En 1972, le tube planétaire "Pop Corn", qui aujourd'hui apparaît bien ringard, fait rentrer le nom synthétiseur dans le langage courant. C'est le premier vrai tube de danse entièrement synthétique et même si tout le monde a bien rigolé sur sa pauvreté musicale, c'est ce petit morceau de musiquette qui a décidé pas mal de musiciens dits sérieux à se pencher sur ce nouvel instrument.

Le groupe Anglais Pink Floyd qui s'était initié à la musique électronique à travers l'oeuvre de Xénakis, et avait déjà expérimenté les collages magnétiques, s'équipe d'un VCS3, synthétiseur analogique à l'époque haut de gamme qui avait pourtant bien moins de possibilités qu'une petite Sound Blaster à 800 balles. Le Floyd va même composer un morceau uniquement avec cet instrument: "On the Run", sur l'album "Dark Side of the Moon" (1973) qui reste à ce jour ce qu'ils ont produit de mieux (l'album, pas le morceau!) depuis le départ de Syd Barrett (sniff!), et qui est d'ailleurs un des albums les plus vendus au monde, ce qui prouve que le grand public n'a pas si mauvais goût que ça.

En 1974, le public va découvrir un instrument diabolique: le Mellotron.
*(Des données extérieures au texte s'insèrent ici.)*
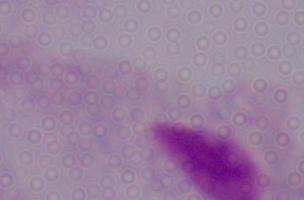
A trichomonad is seen. Micrograph. 1000x magnification.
Il se compose d'une banque de supports magnétiques sur lesquels sont enregistrées en boucles des notes tenues par des instrument traditionnels, en général des nappes de violons. Un clavier déclenche la reproduction des notes, et on peut donc avoir un orchestre complet dans un engin gros comme une commode. Le mellotron tiendra une place de choix dans le rock symphonique popularisé par le tube "Night in White Satin" des Moody Blues (1967) et envahiera la musique populaire jusqu'à la fin des années 70 (par exemple, dans "In the Court of the Crimson King" de King Crimson) où il sera mis au musée et remplacé par des machines numériques, beaucoup plus fiables et compactes.
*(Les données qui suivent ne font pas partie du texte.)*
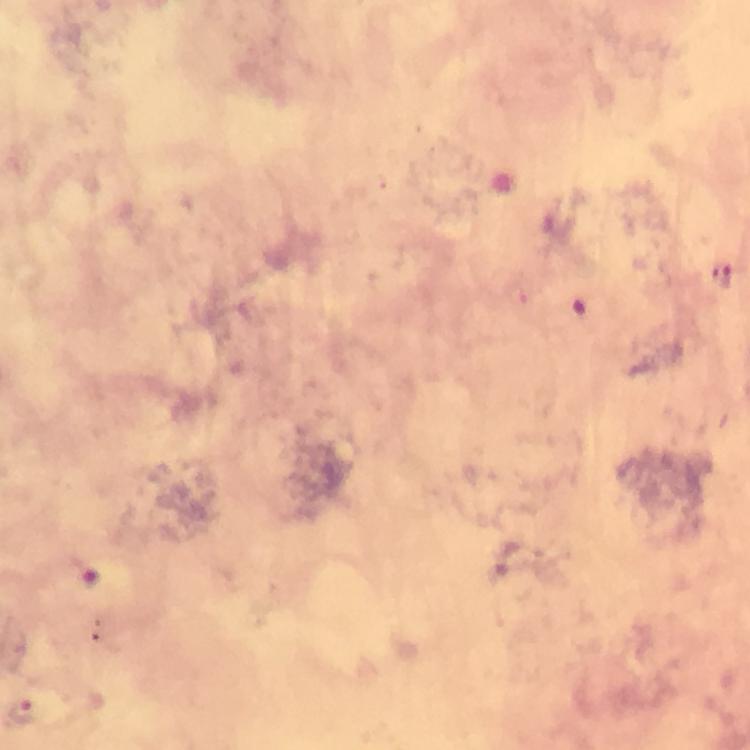

image size = 750×750 pixels
capture = smartphone photograph through a microscope
immersion oil = applied
cropped from = one field of view
context = from a malaria diagnostic workup
stain = Giemsa
preparation = thick blood smear
malaria parasite locations = approximate centers as (x, y) in pixels: (726, 276), (90, 575), (22, 710)
magnification = 100x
Identify the parasite.
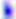

Toxoplasma gondii.

Summary:
  - Magnification: 400x
  - Modality: photomicrograph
Mais la vraie révolution se prépare en Allemagne. Le terreau est fertile, il suffit de réécouter des groupes comme Faust (70-71) pour se rendre compte que les Teutons sont alors bien plus en avance musicalement que les Anglais, même si ils pêchent un peu sur le plan marketing. N'oublions pas qu'on est au pays de Bach et de Beethoven, excusez du peu. Faust mélange les sons électroniques, la musique concrète, atonale ou dodécaphonique avec le rock, le tout saupoudré d'une bonne dose d'esprit libertaire qui fleure bon le LSD, se permet de sortir le premier album entièrement transparent (disque + pochette, avec la radiographie d'un poing en filligranne), utilise des sons électroniques durs (le solo de tronçonneuse sur "Faust Tapes") et va même faire du répétitif minimaliste avec le morceau "It's a rainy Day (Sunshine Girl)" sur leur deuxième disque. Le Floyd peut toujours s'accrocher à ses light-shows. Au même moment, le groupe Can ("Soon Over Barbaluma", 1974) invente une musique répétitive basée sur des rythmes Latins ou Africains et utilisant discrètement les synthés qui préfigure certains styles modernes et n'a pas pris une seule ride aujourd'hui. Can a inspiré de nombreux compositeurs aussi différents que Brian Eno ou Carl Craig, qui ont d'ailleurs participé à un remix récent des oeuvres du groupe.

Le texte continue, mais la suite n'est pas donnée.